• WHAT YOU WILL DO
1: In the blog post about DC students and service-learning, which non-profit created the research initiative the middle school students joined?
2: Please continue the blog post about DC students and service-learning from the point where it stops.

• PASSAGE
Tuesday, May 17, 2011

In Context

The auditorium was filled with kids; middle school students bused in from four different schools in the Anacostia area of DC. They were participating in a research initiative created by DC Voice, a non-profit working to include the local community in education reform. The students had spent the better part of the day talking in small groups about their schools, teachers and classmates. Now they were gathered together to artistically demonstrate what they had agreed were the most important concerns. Murmurs and laughter drifted through the room as a group of 12 students took the stage, some awkwardly shuffling their feet, heads lowered staring at the ground, others obviously delighting in the attention, dancing and posing as their friends laughed. A couple of students carried in a large painting, four feet high and at least eight feet long, bright rolling colors. “We need a better gym,” one student said loudly, clearing his throat. The noise in the seats died down. He pointed to an area in the corner where someone had painted a basketball hoop and what looked like monkey bars. “Yeah, and we’d like our teachers to listen to us more, you know, one on one, and talk to us better” another student said, pointing to a cartoonish picture of a man in a tie with one really big ear. The average teacher to student ration in DC is 13.8, but in some poorer districts there’s approximately one teacher for twenty kids. “It’d be nice if they could be, like, more like role models,” a young woman added. Other kids in the group spoke up, gaining confidence as their ideas were met with cheers and “yeahs!” from the crowd.

Several years ago I worked as the Service-Learning Coordinator at American University in Washington, D.C. I had just completed my dissertation fieldwork in New York City and returned to the nation’s capital to focus on writing. I worked part time at the Community-Service Center; my job was to place students in local non-profits and community-based organizations which complimented their course work. Unlike the concept of community service, which implies one privileged person helping out a disadvantaged person or group, service-learning focuses on both sides giving and receiving. It’s a symbiotic relationship rather than an uneven power-dynamic: students aren’t just “helping out the less fortunate,” they were learning about different communities and their needs, fulfilling a variety of roles for non-profits with limited resources. Some students worked on designing informative brochures and donor forms, others as translators for job training programs, soup-kitchen workers, or interim webmasters.

• GIVEN DATA
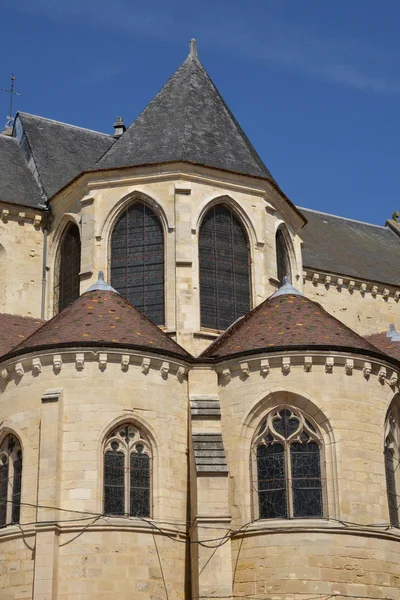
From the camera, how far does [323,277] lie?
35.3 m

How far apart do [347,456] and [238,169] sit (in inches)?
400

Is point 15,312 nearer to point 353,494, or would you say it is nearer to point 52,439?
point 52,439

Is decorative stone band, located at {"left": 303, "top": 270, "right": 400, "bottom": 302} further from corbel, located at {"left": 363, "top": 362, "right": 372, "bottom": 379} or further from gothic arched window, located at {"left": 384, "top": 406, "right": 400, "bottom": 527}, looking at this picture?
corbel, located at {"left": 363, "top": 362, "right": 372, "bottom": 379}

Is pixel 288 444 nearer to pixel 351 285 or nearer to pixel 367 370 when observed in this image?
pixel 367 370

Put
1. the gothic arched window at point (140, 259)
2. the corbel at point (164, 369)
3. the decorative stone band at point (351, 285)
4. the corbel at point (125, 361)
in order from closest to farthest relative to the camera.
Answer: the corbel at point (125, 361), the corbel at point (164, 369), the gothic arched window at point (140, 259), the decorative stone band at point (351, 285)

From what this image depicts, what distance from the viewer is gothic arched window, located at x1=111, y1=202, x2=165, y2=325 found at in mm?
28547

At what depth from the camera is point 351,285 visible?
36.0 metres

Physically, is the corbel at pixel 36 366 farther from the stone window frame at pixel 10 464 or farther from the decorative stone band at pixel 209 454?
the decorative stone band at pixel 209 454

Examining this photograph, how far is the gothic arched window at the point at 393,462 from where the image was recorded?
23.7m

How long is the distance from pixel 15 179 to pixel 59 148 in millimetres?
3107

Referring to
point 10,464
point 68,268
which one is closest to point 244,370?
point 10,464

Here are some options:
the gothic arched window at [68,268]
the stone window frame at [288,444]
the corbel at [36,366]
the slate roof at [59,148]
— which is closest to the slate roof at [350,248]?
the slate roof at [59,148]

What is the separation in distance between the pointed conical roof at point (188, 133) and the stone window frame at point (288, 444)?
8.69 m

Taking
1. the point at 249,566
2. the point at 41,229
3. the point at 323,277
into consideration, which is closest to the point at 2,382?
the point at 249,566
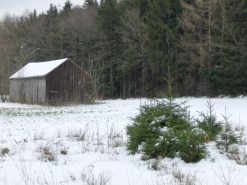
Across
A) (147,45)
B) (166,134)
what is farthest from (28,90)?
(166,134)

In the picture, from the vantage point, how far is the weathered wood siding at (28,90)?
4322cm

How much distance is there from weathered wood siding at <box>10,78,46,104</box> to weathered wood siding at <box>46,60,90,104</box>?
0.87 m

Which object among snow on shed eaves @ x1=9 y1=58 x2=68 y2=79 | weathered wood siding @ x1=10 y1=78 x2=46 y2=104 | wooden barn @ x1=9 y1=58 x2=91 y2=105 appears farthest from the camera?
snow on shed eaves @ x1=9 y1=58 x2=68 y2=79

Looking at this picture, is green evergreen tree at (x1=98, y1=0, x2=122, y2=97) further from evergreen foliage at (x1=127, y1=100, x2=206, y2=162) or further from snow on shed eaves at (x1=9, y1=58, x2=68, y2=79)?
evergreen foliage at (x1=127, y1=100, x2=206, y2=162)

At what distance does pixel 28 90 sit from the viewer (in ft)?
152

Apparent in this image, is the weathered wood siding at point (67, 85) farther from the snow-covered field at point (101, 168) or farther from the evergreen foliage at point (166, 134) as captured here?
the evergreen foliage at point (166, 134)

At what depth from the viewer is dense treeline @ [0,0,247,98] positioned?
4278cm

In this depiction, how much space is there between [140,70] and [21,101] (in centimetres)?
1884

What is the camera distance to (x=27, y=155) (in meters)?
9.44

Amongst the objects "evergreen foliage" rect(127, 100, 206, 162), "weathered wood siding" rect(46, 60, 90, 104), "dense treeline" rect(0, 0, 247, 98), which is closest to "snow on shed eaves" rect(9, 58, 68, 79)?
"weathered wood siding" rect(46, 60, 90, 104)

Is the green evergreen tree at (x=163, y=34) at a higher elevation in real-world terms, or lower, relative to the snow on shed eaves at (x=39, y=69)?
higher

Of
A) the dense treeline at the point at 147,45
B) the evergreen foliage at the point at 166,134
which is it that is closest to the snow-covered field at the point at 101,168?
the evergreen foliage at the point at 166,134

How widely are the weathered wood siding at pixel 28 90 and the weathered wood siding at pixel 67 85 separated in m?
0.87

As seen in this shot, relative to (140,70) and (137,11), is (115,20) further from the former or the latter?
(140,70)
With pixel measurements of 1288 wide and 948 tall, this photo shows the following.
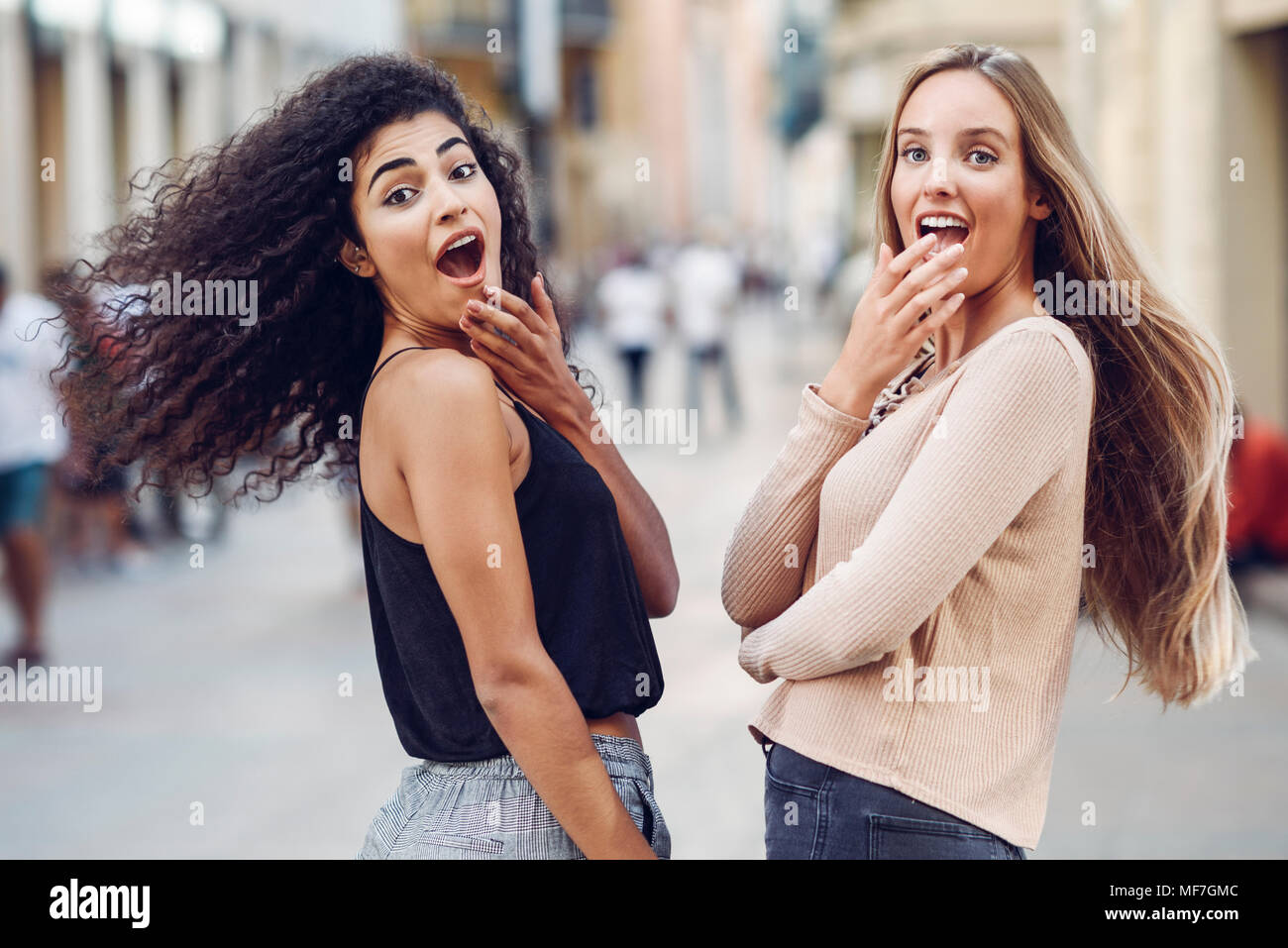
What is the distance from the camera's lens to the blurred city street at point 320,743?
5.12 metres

• EXERCISE RESULTS
1: DC Voice

2:
That year we had several students working as note-takers with DC Voice’s project, Invitation to Dream, which

My boss and I sat in with several of the student groups as they talked about what they wanted and needed out of their schools, teachers and classmates. We also watched the group presentations in which students danced, rapped and unveiled a painting of their conclusions from the day's discussions. As all the students were gathered in the auditorium for the presentations, the facilitators asked a series of balanced and unbalanced rating scale and multiples choices questions. The kids punched their responses into a handheld audience response system and within moments the results were tallied and presented on the screen for them to see. This data along with tapes of the performances and the notes the volunteers took during the discussion groups were collected for a final report which was presented to the school board a few months later.

I found DC Voices’ mission and tactics inspiring—the interactive, multi-approach research has stayed with me, motivating and informing the type of qualitative research I conduct. In an education system which often fails to include the voices of those most affected by their choices, these students were able to not only give their opinions and state their needs, they had the immediate gratification of seeing their votes tallied. Furthermore, they were able to artistically express themselves, encouraging and validating their creativity.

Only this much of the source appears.